All over Europe, pension funds are handing over the running of their assets to third-party managers. Outsourcing has become a buzz word as regulatory reform, a clampdown on costs and risk, and a greater awareness of best market practice lead pension funds into new asset classes with new managers and new investment structures.
In short, there is a growing trend among European pension funds to use outside expertise to help get the best out of assets. This, in turn, frees up fiduciaries to focus on their core responsibilities.
Among the biggest catalysts for the outsourcing trend has been a relaxation of protective legislation in Europe. At the root of this easing is a gradual breakdown in state provision, which has accelerated over the past five years or so. If the state will
no longer provide, it follows that other pension purveyors will have to fill the gap.

As a result, different types of investment management firms – increasingly foreign as well as domestic – are now offering their products and services in markets that were previously closed or difficult to access. The new European Pension Funds Directive should encourage this trend.
Northern Europe is proving to be particularly fertile territory for these managers. In the Netherlands and Switzerland, thanks to a relaxation of the rules, pension funds may now manage third-party assets. A number of the bigger funds have set themselves up under different trading names to that of their original sponsor to manage and administer other pension funds’ money.
To compete successfully in the new environment, these providers need a full complement of best-in-class managers across the entire range of asset classes. Instead of building this capability in-house, they are turning to external managers and also to investment consultants to help with manager selection.
In Germany, externally managed pension funds frequently used the Spezialfonds vehicles, having to arrange these with KAGs, owned by a separate depot bank providing custody and administration. This has discouraged multiple manager structures as institutional investors often had Spezialfonds with a number of different KAGs. But the master KAG structures are now encouraging pension funds to consolidate their activities and use more complex manager structures.

_RECORDS SHOWN_.
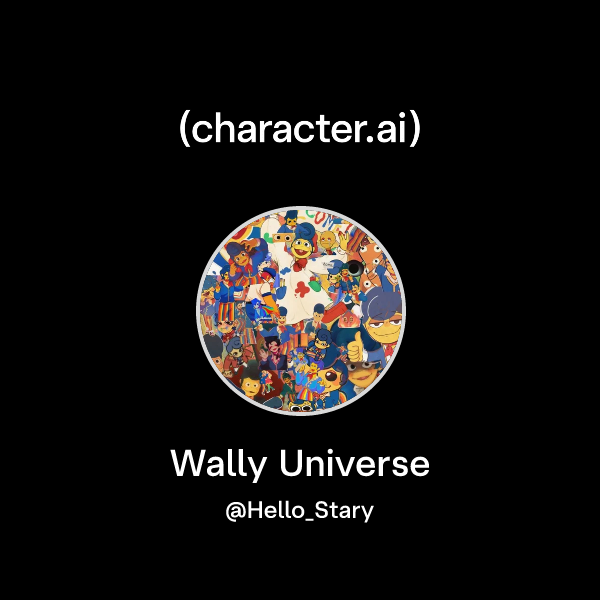 (character.ai)

Wally Universe

@Hello_Stary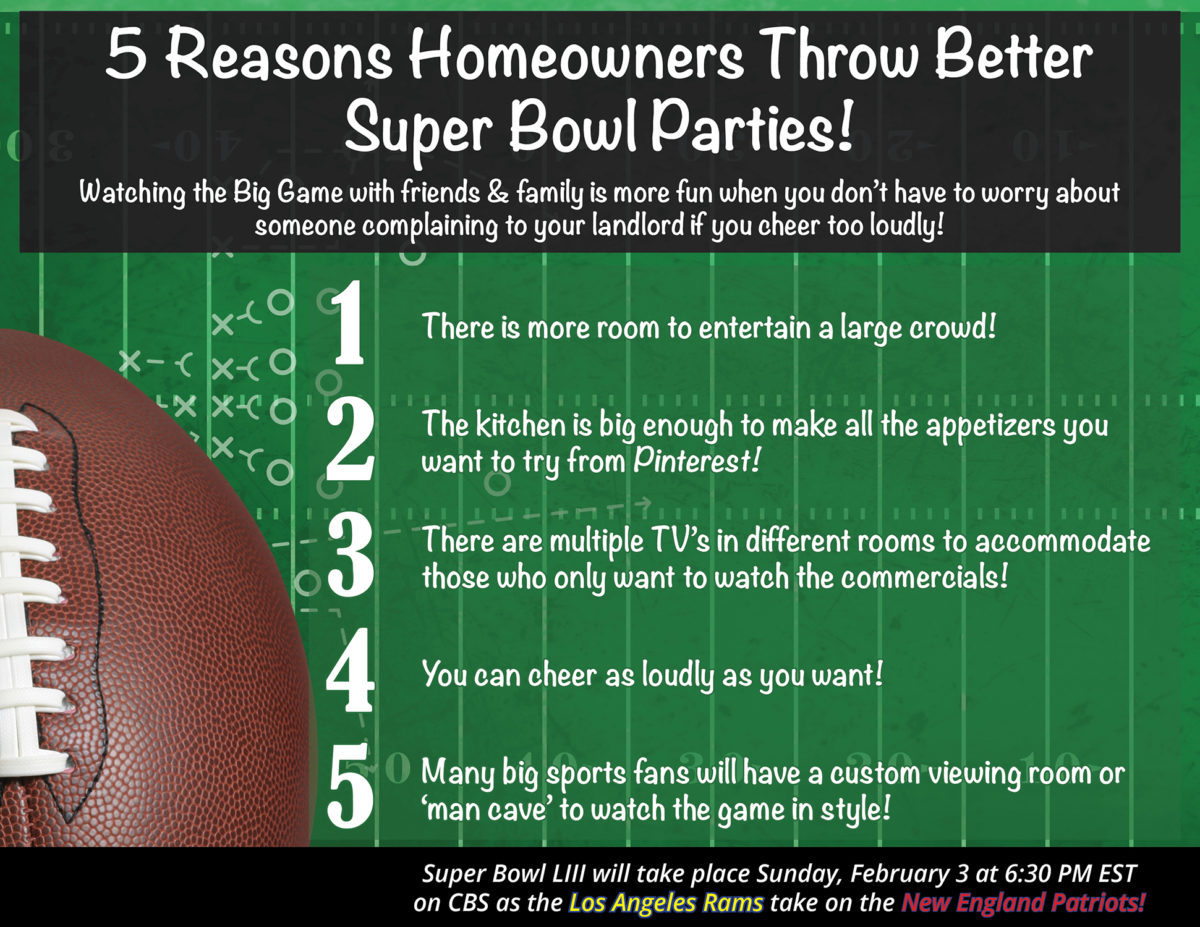 5 Reasons Homeowners Throw Better Super Bowl Parties!

Watching the Big Game with friends & family is more fun when you don't have to worry about someone complaining to your landlord if you cheer too loudly!

1 There is more room to entertain a large crowd!

2 The kitchen is big enough to make all the appetizers you want to try from Pinterest!

3 There are multiple TV's in different rooms to accommodate those who only want to watch the commercials!

4 You can cheer as loudly as you want!

5 Many big sports fans will have a custom viewing room or 'man cave' to watch the game in style!

Super Bowl LIII will take place Sunday, February 3 at 6:30 PM EST on CBS as the Los Angeles Rams take on the New England Patriots!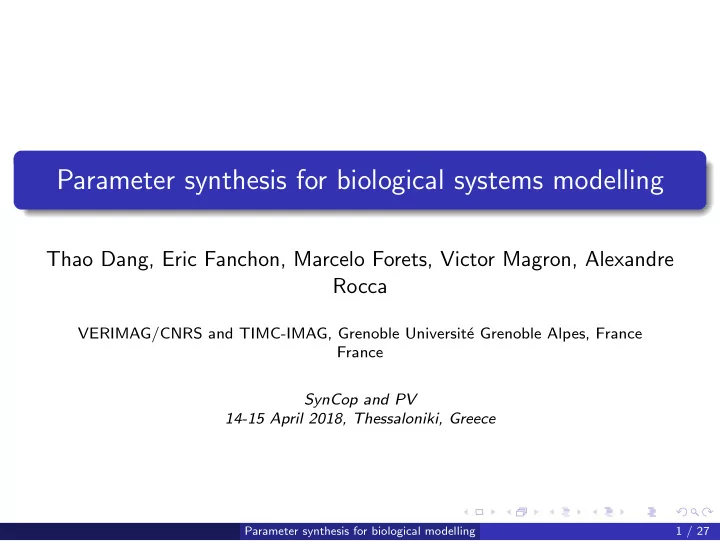 Parameter synthesis for biological systems modelling

Thao Dang, Eric Fanchon, Marcelo Forets, Victor Magron, Alexandre Rocca

VERIMAG/CNRS and TIMC-IMAG, Grenoble Université Grenoble Alpes, France
France

SynCop and PV
14-15 April 2018, Thessaloniki, Greece

Parameter synthesis for biological modelling 1 / 27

_DIRECTIONS_.
• A. Write out the passage on European pension fund outsourcing word for word, starting at "In short, there" and ending at "their core responsibilities.".
• B. According to the passage on European pension fund outsourcing, in which two countries may pension funds now manage third-party assets?
This data plays no part in the work.

_RESPONSES BY ITEM NUMBER_.
• A.
In short, there is a growing trend among European pension funds to use outside expertise to help get the best out of assets. This, in turn, frees up fiduciaries to focus on their core responsibilities.

• B. The Netherlands and Switzerland